Basssam Abou Zeid, Ici Beyrouth
L’importance de cette tournée, dont la première phase s’est achevée jeudi, réside cependant dans les messages sans équivoque qu’elle a véhiculés. L’ambassadeur saoudien, Walid Boukhari, n’a pas pris part à la réunion avec le chef des Marada, Sleiman Frangié. Les raisons de son absence n’ont pas été communiquées par l’ambassade, mais il a été dit qu’elle était motivée par un problème de santé. Un motif couramment invoqué dans les milieux politiques, notamment par ceux qui veulent éviter une situation embarrassante ou, surtout, envoyer un message en s’abstenant de participer à une rencontre déterminée.
L’ambassadeur d’Arabie saoudite a pris part aux entretiens de mardi avec les députés de l’Entente nationale, du Renouveau, du Changement et du Tachnag, mais pas à celles de mercredi avec les chefs des Marada, Sleiman Frangié, et des Kataëb, Samy Gemayel. Il a ensuite pris part à la réunion de jeudi avec Gebran Bassil, le chef du Courant patriotique libre, ce qui suggère qu’il n’y a pas de rupture entre le Royaume et Bassil, mais pas à celle avec les députés du Hezbollah.
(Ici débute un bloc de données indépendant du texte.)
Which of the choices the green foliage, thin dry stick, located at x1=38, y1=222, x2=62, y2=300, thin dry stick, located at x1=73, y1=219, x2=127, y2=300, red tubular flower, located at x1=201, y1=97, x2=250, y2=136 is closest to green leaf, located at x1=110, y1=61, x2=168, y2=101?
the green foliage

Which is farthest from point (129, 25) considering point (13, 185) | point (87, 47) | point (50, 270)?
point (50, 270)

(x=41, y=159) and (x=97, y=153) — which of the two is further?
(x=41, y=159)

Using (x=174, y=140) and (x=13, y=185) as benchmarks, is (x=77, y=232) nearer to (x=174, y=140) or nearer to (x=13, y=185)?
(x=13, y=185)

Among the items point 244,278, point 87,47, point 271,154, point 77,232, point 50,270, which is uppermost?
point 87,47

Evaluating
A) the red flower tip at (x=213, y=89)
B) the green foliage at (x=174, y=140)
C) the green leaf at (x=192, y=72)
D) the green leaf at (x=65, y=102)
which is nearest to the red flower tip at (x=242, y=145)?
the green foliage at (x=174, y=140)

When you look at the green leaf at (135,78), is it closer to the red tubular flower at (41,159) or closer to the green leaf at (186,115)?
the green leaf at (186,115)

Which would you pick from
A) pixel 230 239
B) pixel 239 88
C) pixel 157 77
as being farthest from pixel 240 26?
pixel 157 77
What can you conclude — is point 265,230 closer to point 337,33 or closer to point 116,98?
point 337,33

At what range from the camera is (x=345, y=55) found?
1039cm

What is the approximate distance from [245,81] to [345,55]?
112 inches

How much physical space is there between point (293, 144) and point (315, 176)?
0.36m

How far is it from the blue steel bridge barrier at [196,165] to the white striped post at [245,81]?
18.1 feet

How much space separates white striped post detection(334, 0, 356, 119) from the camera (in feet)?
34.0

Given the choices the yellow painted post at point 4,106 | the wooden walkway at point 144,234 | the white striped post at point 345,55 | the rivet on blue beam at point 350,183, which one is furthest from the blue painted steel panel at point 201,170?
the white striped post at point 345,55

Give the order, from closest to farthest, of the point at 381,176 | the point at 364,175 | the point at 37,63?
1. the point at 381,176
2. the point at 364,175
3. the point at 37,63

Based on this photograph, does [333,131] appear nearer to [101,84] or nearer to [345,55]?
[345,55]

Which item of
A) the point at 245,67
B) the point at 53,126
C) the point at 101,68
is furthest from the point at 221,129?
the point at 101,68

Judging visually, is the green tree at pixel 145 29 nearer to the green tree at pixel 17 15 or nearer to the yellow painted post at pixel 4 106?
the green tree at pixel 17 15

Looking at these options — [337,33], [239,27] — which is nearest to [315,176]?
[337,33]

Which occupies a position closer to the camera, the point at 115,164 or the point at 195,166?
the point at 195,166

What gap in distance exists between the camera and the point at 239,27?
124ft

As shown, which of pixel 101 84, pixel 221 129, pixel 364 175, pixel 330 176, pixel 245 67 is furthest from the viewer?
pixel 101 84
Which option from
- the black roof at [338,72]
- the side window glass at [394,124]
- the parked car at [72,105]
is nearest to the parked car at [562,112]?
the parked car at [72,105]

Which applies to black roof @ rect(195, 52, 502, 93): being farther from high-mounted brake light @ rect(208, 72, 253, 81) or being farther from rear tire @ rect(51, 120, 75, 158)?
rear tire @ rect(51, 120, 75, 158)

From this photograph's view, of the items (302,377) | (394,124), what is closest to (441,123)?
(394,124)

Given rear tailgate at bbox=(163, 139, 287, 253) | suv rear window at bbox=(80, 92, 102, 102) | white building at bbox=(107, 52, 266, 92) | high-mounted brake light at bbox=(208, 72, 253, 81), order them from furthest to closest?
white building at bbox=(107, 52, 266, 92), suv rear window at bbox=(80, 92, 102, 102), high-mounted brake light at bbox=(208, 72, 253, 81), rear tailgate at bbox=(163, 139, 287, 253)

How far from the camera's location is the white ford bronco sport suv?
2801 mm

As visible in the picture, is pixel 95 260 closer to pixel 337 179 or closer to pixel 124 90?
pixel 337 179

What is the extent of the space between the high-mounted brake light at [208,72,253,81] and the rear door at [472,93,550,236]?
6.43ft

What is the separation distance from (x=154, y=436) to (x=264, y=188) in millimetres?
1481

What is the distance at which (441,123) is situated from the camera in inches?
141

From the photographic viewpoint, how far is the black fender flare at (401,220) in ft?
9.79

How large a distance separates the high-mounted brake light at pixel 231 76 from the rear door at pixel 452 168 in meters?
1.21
L’absence de M. Boukhari aux deux réunions avec Sleiman Frangié et les députés du Hezbollah constitue bel et bien un message politique. L’Arabie saoudite cherche de la sorte à signifier à Frangié qu’il ne répond pas aux critères que Riyad souhaite voir chez le futur président de la République. Concernant le Hezbollah, le message consiste à dire que la position saoudienne à l’égard de ce dernier n’a pas changé, en dépit du rapprochement saoudo-iranien.
Washington reste fâché avec le Hezbollah
En revanche, d’après ces mêmes sources, la présence de l’ambassadrice américaine, Lisa Johnson, à la réunion avec Frangié, témoigne de l’intérêt que les États-Unis portent au discours que le chef des Marada devait tenir devant les ambassadeurs du Quintette. Ces derniers lui ont posé une série de questions portant sur divers sujets d’intérêt, notamment sa relation avec le Hezbollah. M. Frangié a répondu avec sa franchise habituelle, affirmant son engagement à maintenir cette relation, ainsi qu’à soutenir ses armes et son rôle en tant que formation de « résistance ». Selon des sources informées, les propos de M. Frangié n’ont pas convaincu l’ambassadrice américaine, qui n’a cependant exprimé aucune réaction, se contentant de l’écouter.
Il était évident que l’ambassadrice américaine ne participerait pas à la réunion avec le bloc du Hezbollah, classé comme organisation terroriste par son pays. Cependant, elle a été informée que le Hezbollah ne faciliterait pas le processus électoral, en raison de son attachement à la candidature de Frangié, à laquelle il ne semble pas près de renoncer, même en cas de dialogue. De son côté, le président de la Chambre ne convoquera pas une séance électorale avant un consensus préalable sur le futur président. Cette décision réduirait la convocation à une séance à une pure formalité, consolidant, une fois de plus, un nouvel accord aux dépens des intérêts du peuple libanais.